11.10am Admit my weakness for bargains and log on to MoneySavingExpert to find out if there are any new tip-offs on Argos savings. Who needs to be successful?

11.30am Still no bargains. However, an alert from History Daily informs me that the Battle of Hastings took place on this day in 1066. I feel the hand of history on my shoulder: 938 years ago, King Harold was valiantly battling the Norman hordes. Today, I am fighting battles of my own - with my overflowing wardrobe, with my bank account, with my inability to get any work done. Unlike Harold, I intend to win.

12.30pm Receive an e-mail telling me that I'm a single parent trying to do the best job possible raising my kids. To help me do better, I'm advised to refrain from "being a poor role model" and also from "refusing to consider professional therapy for yourself or your children". I do not have any children.

1pm Time for lunch. I open up my e-mail newsletter from thefooddoctor.com, a nutrition site, in search of guidance. This instalment focuses on men's health, particularly "testosterone for fullness of life". If I were a man, I should be eating grilled swordfish steak, green beans and potatoes for lunch. As I am a disorganised woman eating lunch on the run, I opt instead for an egg sandwich.

1.30pm Arrive at Argos. As my virtual search for cut-price merchandise has proved fruitless, I have decided to continue the hunt on foot.

1.40pm Find a shoe rack, reduced by 20 per cent, and proceed to checkout.

1.50pm Leave store dragging my rack behind me. Realise that my 20 per cent saving was worth £2. Hope my shoe rack will fit into my bedroom. Hope that my horoscope does not come true and that I will have a home to go to at the end of the day.

2.30pm Return to the office to find an instruction from FlyLady telling me to take a break. I must now "go outside, pull some weeds, sweep the porch. Just get out of your chair and move."

2.32pm Am just getting out of my chair when I am alerted by my daily beauty bulletin: the best way to get "a gorgeous glow" is to exercise. It is vital that I make "a date to get active".

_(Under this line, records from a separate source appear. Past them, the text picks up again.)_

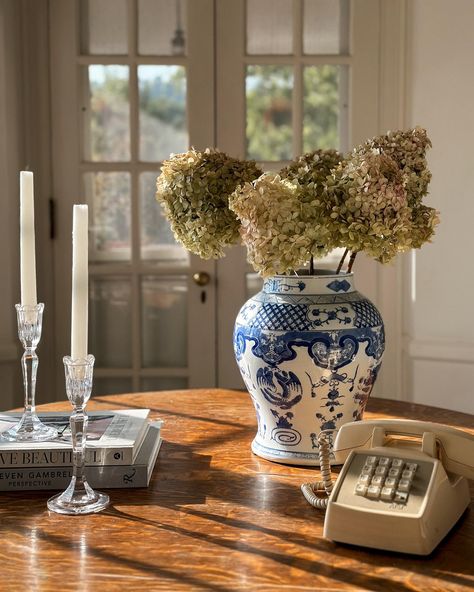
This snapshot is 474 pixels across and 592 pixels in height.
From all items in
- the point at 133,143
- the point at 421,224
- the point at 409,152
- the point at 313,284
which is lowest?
the point at 313,284

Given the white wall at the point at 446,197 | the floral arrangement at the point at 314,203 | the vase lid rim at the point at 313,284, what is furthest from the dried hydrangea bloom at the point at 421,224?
the white wall at the point at 446,197

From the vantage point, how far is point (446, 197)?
10.6 ft

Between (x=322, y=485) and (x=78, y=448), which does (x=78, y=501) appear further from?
(x=322, y=485)

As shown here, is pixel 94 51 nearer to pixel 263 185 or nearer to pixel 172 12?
pixel 172 12

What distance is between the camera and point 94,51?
3494 mm

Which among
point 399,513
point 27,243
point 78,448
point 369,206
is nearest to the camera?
point 399,513

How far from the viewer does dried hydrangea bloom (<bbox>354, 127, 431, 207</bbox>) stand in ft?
4.80

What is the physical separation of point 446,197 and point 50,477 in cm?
221

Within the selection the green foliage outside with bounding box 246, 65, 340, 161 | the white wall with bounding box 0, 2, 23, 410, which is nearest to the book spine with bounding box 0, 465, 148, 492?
the white wall with bounding box 0, 2, 23, 410

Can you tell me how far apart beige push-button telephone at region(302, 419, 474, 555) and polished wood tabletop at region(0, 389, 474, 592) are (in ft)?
0.08

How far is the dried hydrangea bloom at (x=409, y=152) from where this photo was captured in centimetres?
146

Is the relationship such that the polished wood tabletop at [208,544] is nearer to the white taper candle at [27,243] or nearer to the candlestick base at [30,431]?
the candlestick base at [30,431]

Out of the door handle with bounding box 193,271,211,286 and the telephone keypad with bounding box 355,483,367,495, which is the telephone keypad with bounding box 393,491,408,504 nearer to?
the telephone keypad with bounding box 355,483,367,495

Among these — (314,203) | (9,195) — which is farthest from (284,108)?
(314,203)
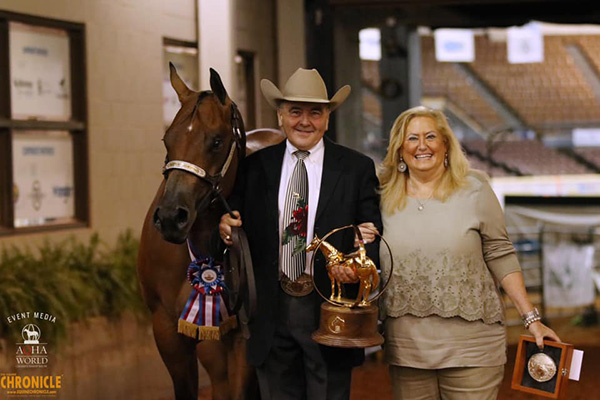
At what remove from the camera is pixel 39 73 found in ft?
18.1

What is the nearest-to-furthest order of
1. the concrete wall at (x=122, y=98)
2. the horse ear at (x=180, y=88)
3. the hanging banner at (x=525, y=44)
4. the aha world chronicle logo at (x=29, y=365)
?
the horse ear at (x=180, y=88), the aha world chronicle logo at (x=29, y=365), the concrete wall at (x=122, y=98), the hanging banner at (x=525, y=44)

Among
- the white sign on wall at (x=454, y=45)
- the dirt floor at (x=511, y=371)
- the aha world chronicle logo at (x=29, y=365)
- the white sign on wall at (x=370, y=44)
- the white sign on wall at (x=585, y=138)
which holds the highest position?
the white sign on wall at (x=454, y=45)

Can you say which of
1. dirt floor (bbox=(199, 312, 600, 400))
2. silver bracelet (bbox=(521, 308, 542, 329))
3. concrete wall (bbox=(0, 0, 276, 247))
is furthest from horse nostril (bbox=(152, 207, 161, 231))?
dirt floor (bbox=(199, 312, 600, 400))

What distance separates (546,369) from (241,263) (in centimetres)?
105

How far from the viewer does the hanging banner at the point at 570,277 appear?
8.24 m

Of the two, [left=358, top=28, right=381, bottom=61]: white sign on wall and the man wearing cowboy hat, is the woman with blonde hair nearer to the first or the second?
the man wearing cowboy hat

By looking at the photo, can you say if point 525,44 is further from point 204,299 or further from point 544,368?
point 544,368

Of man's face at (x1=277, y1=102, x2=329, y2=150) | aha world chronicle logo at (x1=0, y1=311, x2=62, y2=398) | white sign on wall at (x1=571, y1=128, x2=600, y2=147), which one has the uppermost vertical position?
white sign on wall at (x1=571, y1=128, x2=600, y2=147)

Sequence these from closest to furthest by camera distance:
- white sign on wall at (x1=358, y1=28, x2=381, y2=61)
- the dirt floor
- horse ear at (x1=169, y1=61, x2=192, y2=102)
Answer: horse ear at (x1=169, y1=61, x2=192, y2=102), the dirt floor, white sign on wall at (x1=358, y1=28, x2=381, y2=61)

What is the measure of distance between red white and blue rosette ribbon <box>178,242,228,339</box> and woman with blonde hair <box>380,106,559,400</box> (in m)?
0.67

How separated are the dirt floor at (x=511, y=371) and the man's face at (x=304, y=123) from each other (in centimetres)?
310

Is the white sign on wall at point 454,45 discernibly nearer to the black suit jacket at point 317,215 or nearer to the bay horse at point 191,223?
the bay horse at point 191,223

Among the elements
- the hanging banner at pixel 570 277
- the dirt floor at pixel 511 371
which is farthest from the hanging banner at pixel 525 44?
the dirt floor at pixel 511 371

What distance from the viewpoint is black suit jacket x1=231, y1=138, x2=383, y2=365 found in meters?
3.00
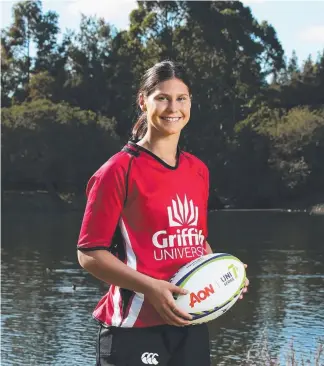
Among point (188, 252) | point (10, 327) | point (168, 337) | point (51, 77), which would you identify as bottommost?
point (10, 327)

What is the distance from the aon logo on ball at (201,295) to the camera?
444 centimetres

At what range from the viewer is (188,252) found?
4512mm

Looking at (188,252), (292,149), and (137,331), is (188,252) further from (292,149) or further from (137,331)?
(292,149)

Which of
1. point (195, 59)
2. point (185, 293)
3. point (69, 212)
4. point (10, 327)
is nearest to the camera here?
point (185, 293)

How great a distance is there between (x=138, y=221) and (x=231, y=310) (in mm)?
38083

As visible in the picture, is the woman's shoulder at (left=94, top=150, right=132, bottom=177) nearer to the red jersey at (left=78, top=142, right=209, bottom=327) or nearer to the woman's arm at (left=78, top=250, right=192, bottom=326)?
the red jersey at (left=78, top=142, right=209, bottom=327)

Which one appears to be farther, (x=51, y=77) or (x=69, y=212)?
(x=51, y=77)

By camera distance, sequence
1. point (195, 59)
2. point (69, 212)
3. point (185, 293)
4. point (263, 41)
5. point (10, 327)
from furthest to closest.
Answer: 1. point (263, 41)
2. point (195, 59)
3. point (69, 212)
4. point (10, 327)
5. point (185, 293)


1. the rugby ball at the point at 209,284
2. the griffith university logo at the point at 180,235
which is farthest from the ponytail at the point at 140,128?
the rugby ball at the point at 209,284

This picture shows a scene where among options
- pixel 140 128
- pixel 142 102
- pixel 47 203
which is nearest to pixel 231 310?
pixel 140 128

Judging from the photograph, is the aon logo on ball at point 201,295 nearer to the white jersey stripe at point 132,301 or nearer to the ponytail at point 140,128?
the white jersey stripe at point 132,301

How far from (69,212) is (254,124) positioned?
2017cm

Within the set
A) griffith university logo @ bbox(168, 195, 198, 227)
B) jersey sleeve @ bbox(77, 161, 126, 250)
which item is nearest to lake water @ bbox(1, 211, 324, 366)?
griffith university logo @ bbox(168, 195, 198, 227)

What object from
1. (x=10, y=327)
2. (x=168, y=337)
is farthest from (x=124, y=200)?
(x=10, y=327)
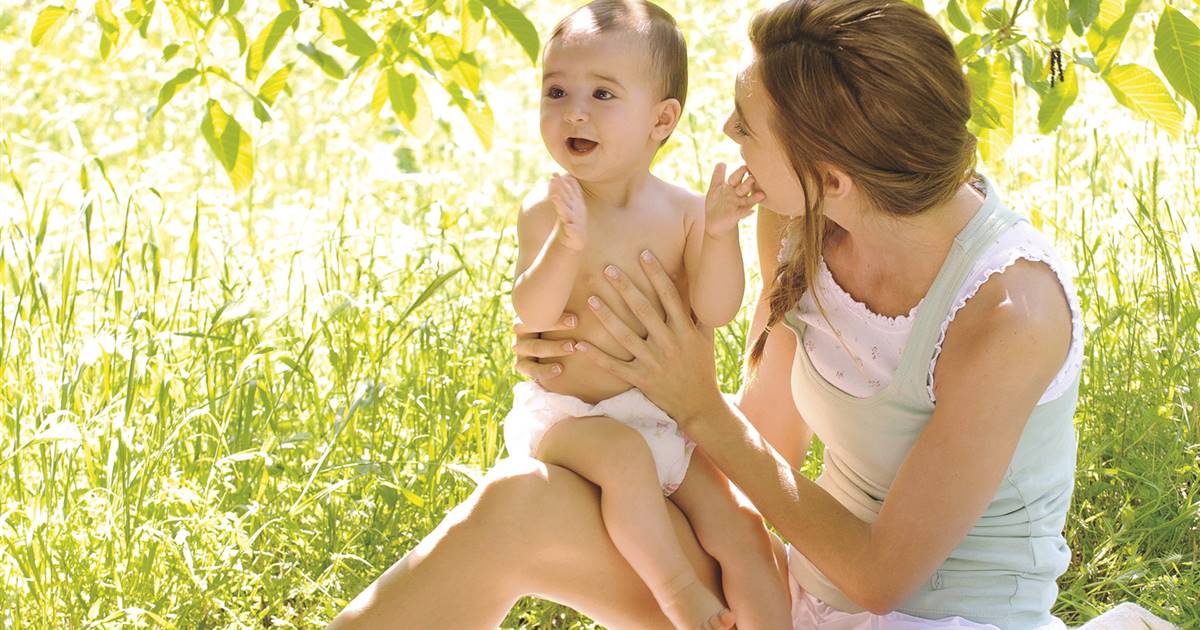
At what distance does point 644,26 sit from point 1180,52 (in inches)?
33.4

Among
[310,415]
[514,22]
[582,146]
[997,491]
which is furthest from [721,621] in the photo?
[310,415]

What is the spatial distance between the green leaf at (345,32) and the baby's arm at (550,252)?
0.48 meters

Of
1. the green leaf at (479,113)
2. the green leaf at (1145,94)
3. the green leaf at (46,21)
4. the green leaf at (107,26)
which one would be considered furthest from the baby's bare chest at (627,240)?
the green leaf at (46,21)

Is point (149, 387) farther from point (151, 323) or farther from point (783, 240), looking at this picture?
point (783, 240)

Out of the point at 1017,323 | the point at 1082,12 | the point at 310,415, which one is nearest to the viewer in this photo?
the point at 1017,323

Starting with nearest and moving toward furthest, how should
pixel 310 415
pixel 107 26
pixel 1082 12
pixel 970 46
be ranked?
pixel 1082 12
pixel 970 46
pixel 107 26
pixel 310 415

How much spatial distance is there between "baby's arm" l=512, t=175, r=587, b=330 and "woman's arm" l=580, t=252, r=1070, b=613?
17.1 inches

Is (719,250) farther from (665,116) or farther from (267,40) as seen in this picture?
(267,40)

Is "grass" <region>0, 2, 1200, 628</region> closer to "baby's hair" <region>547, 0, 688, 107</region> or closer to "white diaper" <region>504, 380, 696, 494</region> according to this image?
"white diaper" <region>504, 380, 696, 494</region>

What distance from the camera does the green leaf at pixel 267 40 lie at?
2498 millimetres

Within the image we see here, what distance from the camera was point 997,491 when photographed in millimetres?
1941

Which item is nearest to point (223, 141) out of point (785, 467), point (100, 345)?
point (100, 345)

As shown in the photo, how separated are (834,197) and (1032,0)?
3.73 feet

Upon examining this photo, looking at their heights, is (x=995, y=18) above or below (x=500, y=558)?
above
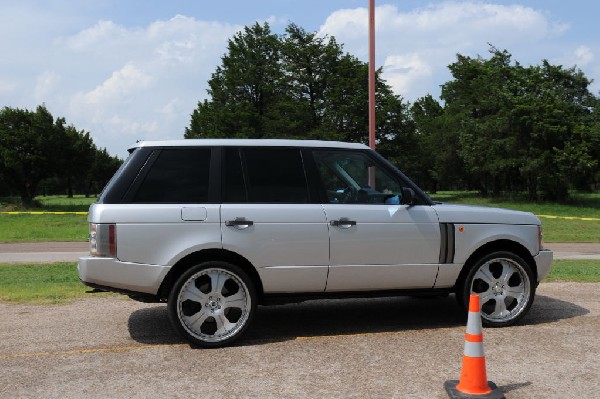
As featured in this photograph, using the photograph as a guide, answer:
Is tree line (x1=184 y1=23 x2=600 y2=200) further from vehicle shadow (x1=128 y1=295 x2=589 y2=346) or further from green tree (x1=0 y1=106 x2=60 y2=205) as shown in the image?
vehicle shadow (x1=128 y1=295 x2=589 y2=346)

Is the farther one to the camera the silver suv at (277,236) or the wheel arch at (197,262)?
the wheel arch at (197,262)

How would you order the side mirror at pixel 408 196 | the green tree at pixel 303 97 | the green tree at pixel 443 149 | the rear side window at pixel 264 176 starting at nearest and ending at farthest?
the rear side window at pixel 264 176, the side mirror at pixel 408 196, the green tree at pixel 303 97, the green tree at pixel 443 149

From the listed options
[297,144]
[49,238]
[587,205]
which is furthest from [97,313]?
[587,205]

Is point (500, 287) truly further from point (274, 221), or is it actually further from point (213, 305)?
point (213, 305)

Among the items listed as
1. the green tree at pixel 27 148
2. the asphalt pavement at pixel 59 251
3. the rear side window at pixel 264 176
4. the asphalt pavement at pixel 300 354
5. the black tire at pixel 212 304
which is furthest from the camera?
the green tree at pixel 27 148

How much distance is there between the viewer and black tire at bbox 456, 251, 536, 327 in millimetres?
6165

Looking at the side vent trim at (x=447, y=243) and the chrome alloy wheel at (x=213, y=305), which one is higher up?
the side vent trim at (x=447, y=243)

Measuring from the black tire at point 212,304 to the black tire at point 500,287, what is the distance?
2.30 metres

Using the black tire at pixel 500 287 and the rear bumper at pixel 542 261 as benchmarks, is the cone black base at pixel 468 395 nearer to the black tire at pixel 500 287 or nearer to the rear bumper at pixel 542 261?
the black tire at pixel 500 287

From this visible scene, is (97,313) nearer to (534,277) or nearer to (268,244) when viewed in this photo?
(268,244)

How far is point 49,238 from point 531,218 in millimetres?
18918

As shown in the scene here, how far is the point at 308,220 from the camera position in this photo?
5.68m

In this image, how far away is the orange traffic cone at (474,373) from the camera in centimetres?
411

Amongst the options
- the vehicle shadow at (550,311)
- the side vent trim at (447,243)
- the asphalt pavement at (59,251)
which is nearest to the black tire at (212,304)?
the side vent trim at (447,243)
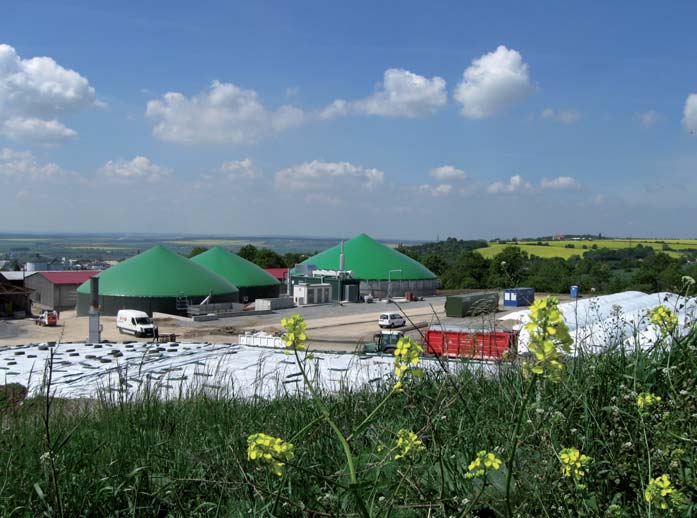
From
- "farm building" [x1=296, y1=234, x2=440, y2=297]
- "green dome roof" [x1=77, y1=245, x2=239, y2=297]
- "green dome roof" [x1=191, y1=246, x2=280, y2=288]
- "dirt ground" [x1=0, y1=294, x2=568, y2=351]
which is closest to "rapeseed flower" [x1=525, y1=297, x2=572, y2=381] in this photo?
"dirt ground" [x1=0, y1=294, x2=568, y2=351]

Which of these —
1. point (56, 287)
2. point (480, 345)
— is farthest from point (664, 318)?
point (56, 287)

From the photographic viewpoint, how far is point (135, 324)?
39.5 metres

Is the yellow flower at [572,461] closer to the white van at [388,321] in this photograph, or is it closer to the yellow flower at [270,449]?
the yellow flower at [270,449]

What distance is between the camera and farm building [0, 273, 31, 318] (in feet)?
154

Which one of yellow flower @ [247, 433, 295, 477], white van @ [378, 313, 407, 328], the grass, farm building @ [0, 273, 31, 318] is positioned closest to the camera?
yellow flower @ [247, 433, 295, 477]

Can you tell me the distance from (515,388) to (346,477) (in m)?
1.87

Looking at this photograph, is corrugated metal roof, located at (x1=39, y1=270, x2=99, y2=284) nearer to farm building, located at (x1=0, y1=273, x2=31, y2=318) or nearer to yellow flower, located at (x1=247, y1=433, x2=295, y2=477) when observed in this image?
farm building, located at (x1=0, y1=273, x2=31, y2=318)

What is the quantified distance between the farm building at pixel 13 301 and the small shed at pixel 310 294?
861 inches

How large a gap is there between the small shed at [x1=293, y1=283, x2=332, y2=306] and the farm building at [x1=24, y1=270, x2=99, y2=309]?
19.6m

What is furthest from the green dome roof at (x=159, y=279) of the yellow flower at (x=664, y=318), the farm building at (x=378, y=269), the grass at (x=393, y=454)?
the yellow flower at (x=664, y=318)

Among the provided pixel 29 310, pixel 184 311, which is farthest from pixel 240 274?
pixel 29 310

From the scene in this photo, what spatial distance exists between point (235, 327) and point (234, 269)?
68.6 feet

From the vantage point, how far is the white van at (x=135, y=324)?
128ft

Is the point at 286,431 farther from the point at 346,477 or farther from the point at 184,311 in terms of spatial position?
the point at 184,311
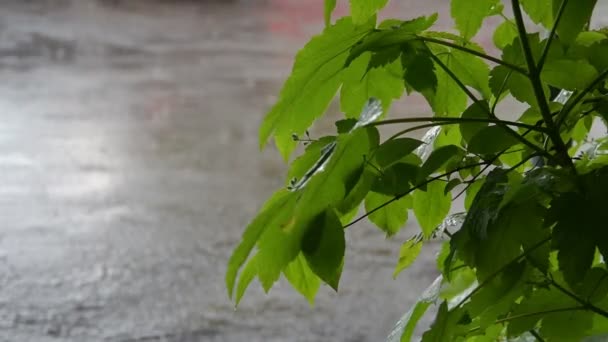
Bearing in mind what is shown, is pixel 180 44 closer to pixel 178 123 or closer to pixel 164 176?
pixel 178 123

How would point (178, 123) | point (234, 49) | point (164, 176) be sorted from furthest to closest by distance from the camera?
point (234, 49) → point (178, 123) → point (164, 176)

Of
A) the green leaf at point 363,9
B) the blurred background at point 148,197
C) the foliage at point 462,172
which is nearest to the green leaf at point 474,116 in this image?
the foliage at point 462,172

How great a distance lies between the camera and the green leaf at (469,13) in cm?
69

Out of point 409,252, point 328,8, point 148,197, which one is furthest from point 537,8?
point 148,197

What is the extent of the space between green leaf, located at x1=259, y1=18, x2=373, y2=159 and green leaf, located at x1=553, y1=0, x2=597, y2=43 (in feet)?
0.43

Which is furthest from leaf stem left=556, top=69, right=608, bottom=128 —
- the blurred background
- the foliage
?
the blurred background

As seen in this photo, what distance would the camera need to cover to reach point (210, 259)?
3.26 meters

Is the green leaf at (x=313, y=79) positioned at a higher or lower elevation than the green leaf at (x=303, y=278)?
higher

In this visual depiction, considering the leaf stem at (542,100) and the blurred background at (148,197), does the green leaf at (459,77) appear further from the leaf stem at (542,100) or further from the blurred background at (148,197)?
the blurred background at (148,197)

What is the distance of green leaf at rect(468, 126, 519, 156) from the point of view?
64 cm

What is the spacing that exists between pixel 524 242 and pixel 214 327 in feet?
7.25

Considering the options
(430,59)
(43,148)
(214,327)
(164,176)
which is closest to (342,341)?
(214,327)

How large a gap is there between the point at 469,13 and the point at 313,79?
14 centimetres

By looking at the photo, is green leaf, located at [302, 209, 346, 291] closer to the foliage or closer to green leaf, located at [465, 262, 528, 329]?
the foliage
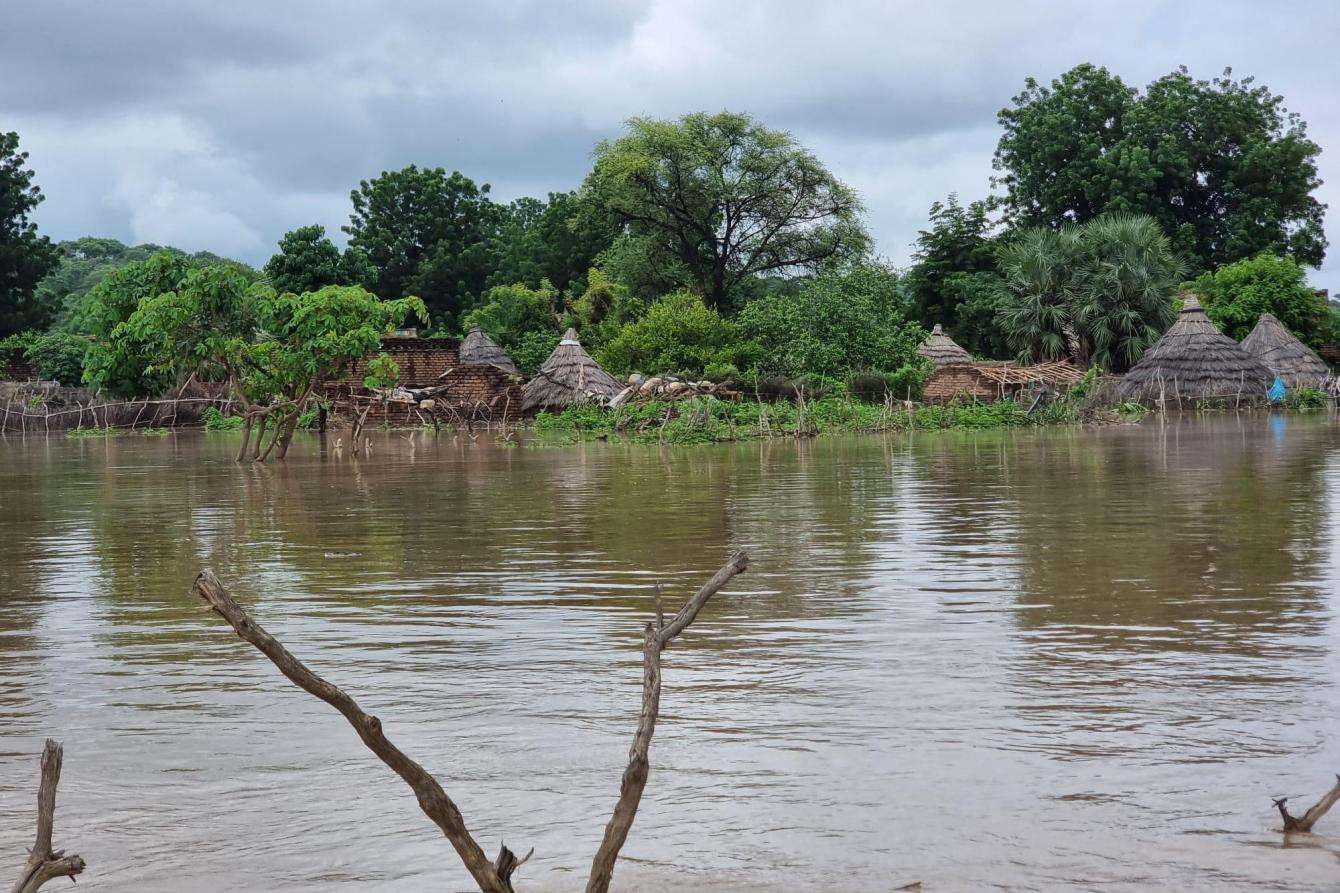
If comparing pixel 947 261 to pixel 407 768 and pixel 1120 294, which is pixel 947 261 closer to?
pixel 1120 294

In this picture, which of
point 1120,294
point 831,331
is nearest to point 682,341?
point 831,331

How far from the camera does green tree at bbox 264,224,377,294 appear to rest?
155 feet

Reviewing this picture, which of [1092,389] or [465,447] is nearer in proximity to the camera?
[465,447]

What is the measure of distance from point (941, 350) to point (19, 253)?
3253 cm

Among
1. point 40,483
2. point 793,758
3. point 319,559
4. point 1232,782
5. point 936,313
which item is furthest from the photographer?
point 936,313

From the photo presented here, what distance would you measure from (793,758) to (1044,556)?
5.03m

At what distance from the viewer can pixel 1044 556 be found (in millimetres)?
9203

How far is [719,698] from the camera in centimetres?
538

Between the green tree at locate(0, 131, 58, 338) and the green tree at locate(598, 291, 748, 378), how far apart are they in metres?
25.2

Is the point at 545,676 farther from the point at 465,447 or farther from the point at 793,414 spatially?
the point at 793,414

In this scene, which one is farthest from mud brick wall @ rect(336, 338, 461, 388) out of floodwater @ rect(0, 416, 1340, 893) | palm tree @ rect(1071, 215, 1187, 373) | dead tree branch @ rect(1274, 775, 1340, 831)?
dead tree branch @ rect(1274, 775, 1340, 831)

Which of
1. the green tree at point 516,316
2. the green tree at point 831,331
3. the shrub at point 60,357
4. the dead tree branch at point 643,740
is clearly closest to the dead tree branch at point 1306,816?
the dead tree branch at point 643,740

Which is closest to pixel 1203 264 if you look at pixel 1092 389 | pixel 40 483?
pixel 1092 389

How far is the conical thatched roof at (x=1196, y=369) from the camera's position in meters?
42.1
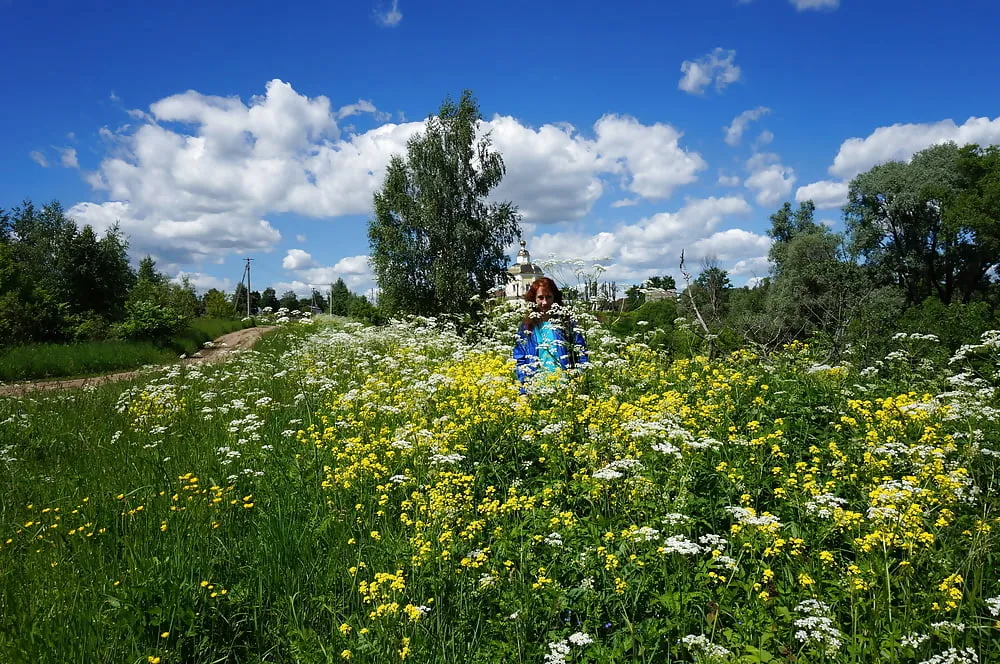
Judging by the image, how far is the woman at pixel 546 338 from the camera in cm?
657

2.50pm Get back to my desk having brilliantly fused my 15-minute break with my date to get active (Walking extra fast to the canteen, vigorously chatting to colleagues and then walking back).

3pm Am working.

4pm My fashion alert arrives. Am instructed that the "chic-lady-about-town" look is all the rage. This means buying a cashmere jumper, a pencil skirt and a pair of heels. I have none of these items. I also need to deep condition my hair, apply an ultra light gel-cream to my skin and treat myself to a mascara that adds extreme curl. I begin to regret throwing away most of my beauty products under orders from FlyLady.

4.30pm What to do? Should I follow the fashion alert's advice and stock up on the latest cosmetics? FlyLady would be disappointed with me if I did: I have only just de-cluttered my bathroom cupboard and I doubt you are supposed to re-clutter in the same 24 hours. I imagine MoneySavingExpert would also have something to say about it. And what would Henri JM Nouwen think? Would buying extreme-curl mascara make me more fruitful? Or less?

5pm Turn off computer. Have decided e-mail alerts are not for me. Today I have read 40 e-mails - five work-related, 35 not at all work-related. I have managed to concentrate on what I have been supposed to be doing for, at most, two hours. And all I have got to show for it are a shoe-rack, the fear that I may lose my home and an empty bathroom cupboard. Like King Harold, so many years before, I concede defeat, although, thankfully, not with an arrow in my eye.